The Nigerian Government and its Angolan counterpart have officially united to enhance water supply and electricity generation within their respective borders.
This collaborative effort was formalised during a crucial meeting when Dr Jose Bamoquina, the Angolan Ambassador to Nigeria, paid a courtesy visit to the Minister of Water Resources and Sanitation, Prof. Joseph Utsev, and his state counterpart in Abuja.
During the meeting, Utsev underscored the significance of this partnership, emphasising the need for both nations to exchange technical expertise and knowledge in pivotal sectors.
He highlighted the primary focus on improving citizens’ lives through advancements in water supply and hydropower generation.
Acknowledging the necessity for global support in achieving universal access to clean and safe water, Utsev welcomed an invitation from Bamoquinna to visit Angola and foster a more robust partnership across various mutually beneficial areas.

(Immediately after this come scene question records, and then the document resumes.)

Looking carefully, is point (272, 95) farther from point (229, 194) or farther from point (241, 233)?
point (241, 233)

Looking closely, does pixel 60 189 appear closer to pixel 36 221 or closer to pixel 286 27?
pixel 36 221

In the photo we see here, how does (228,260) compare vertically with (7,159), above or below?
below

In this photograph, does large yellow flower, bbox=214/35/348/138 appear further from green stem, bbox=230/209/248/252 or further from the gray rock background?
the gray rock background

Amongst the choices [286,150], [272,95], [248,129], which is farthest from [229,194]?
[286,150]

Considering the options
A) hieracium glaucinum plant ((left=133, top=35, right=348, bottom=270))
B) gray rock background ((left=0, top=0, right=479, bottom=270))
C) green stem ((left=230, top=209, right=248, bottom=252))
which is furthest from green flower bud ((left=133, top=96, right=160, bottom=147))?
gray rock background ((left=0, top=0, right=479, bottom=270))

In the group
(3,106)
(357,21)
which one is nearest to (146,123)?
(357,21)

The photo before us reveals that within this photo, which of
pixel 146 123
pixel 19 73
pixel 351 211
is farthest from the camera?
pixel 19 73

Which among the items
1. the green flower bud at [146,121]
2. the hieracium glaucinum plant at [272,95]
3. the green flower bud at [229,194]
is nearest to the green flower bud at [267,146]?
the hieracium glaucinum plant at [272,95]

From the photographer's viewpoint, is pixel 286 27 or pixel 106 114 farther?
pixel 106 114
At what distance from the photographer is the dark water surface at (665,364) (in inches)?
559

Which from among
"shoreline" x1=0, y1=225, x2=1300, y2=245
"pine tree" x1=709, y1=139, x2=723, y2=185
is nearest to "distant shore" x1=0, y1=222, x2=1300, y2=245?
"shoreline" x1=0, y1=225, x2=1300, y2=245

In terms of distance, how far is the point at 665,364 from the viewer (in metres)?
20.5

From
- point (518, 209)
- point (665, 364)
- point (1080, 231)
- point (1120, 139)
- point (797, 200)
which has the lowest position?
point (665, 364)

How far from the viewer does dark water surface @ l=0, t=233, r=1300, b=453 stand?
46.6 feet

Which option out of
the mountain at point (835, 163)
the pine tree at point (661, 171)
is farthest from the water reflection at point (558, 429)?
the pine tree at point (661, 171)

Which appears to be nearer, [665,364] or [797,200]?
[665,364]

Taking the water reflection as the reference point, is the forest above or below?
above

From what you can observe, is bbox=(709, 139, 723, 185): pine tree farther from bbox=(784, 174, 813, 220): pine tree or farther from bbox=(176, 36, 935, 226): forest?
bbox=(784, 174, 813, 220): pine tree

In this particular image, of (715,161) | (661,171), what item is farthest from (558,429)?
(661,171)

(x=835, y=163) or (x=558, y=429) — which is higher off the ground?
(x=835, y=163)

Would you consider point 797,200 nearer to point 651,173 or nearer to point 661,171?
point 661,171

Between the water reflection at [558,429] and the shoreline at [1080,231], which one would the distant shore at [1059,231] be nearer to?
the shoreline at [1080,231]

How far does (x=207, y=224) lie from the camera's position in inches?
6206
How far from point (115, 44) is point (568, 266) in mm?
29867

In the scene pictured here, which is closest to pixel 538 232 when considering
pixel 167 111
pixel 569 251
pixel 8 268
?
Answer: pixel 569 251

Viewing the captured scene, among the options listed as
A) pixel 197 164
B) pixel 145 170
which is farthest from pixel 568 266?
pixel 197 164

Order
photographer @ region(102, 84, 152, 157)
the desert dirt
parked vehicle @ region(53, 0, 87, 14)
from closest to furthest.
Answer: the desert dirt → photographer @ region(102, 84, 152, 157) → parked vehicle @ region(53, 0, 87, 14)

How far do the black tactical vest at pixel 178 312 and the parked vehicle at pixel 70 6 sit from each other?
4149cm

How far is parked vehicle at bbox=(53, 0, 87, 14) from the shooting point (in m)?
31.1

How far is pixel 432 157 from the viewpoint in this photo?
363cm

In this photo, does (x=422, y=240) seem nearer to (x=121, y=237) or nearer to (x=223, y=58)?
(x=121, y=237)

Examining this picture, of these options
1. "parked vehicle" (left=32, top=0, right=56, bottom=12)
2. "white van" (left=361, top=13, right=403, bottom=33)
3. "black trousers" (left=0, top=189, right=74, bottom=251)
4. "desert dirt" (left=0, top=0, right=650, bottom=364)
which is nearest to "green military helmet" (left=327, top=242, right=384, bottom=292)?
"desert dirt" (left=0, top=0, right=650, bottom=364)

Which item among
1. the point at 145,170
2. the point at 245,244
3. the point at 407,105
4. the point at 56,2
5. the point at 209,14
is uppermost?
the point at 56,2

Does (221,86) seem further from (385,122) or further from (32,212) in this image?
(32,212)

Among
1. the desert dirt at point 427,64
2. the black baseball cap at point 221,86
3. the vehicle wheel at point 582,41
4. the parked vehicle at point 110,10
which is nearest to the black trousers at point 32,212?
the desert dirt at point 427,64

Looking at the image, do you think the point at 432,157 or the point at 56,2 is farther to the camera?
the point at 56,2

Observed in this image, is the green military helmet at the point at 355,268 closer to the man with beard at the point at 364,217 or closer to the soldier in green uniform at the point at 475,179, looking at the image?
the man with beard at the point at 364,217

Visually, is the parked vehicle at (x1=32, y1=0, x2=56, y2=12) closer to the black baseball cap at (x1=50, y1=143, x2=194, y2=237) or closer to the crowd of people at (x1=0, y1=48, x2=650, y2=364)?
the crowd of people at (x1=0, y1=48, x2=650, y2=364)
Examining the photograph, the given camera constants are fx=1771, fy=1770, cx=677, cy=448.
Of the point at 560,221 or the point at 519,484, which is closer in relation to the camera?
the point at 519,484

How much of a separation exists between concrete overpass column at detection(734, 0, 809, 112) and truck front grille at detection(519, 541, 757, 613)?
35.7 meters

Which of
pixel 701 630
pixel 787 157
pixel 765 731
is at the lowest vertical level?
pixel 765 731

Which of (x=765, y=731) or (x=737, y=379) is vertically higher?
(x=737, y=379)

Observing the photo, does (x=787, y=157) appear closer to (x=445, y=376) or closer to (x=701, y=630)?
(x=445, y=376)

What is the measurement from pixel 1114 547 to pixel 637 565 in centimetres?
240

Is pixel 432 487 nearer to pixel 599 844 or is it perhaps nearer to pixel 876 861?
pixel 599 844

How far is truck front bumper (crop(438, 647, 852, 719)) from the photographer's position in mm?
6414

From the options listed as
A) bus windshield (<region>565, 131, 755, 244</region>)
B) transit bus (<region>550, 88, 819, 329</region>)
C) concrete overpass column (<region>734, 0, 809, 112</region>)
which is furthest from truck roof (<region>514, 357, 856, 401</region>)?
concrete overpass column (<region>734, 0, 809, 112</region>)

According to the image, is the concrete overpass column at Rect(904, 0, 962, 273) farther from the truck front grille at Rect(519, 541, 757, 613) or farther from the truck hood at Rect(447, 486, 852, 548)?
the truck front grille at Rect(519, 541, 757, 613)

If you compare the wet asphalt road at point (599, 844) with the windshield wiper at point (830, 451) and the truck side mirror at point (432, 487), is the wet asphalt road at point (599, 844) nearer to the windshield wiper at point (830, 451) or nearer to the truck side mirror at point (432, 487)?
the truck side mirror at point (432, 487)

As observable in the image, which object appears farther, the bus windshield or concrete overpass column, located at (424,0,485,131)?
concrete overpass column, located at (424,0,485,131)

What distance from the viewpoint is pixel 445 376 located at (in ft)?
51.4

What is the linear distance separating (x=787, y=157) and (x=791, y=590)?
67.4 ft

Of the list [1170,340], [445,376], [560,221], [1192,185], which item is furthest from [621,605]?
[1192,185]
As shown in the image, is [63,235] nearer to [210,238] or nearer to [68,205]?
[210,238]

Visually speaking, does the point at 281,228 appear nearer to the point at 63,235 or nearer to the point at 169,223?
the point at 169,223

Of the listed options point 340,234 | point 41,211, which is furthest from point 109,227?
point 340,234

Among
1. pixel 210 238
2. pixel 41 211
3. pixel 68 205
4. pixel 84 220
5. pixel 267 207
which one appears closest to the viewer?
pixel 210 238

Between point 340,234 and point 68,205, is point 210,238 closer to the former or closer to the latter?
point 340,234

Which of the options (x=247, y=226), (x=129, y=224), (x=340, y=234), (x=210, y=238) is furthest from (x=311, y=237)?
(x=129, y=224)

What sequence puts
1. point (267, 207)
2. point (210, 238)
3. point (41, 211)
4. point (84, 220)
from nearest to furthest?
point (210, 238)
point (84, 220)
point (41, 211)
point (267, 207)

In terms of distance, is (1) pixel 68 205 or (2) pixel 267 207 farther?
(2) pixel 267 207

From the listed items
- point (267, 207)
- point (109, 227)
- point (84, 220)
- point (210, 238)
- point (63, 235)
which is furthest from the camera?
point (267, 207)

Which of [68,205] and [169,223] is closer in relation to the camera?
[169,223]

The Angolan Ambassador elaborated on the objective of his visit, emphasising the desire for increased collaboration to harness the mineral resources—specifically water and electricity—that both nations are abundantly endowed with.
He highlighted Angola’s potential to export electricity to other countries and outlined plans for the expansion and efficient utilisation of six major dams with Nigeria’s technical expertise.
Bamoquina noted that the aim was to provide potable water and enhance irrigation farming for the Angolan population.
Our correspondent recalls that Minister of Information and National Orientation, Mohammed Idris, had said that the Federal government will deepen the existing bilateral relations between Angola and Nigeria.
According to the minister, Nigeria and Angola share a vital relationship, and both countries are members of the Non-Aligned Movement and the Organisation of Petroleum Exporting Countries.
“President Bola Ahmed Tinubu is eager to deepen the relationship between Nigeria and other African countries, including Angola.
“Nigeria is very keen to support Angola’s domestic and foreign aspirations and the country’s overall development, and we expect reciprocity in this regard. Indeed, the progress of one is the progress of all,” Idris said.
The minister added that both countries are well endowed with natural resources, especially oil and gas, upon which they depend for significant revenues.
He noted that as the two biggest producers of crude oil in Africa, they are seen as ‘big brothers’ in Africa, with high expectations on them.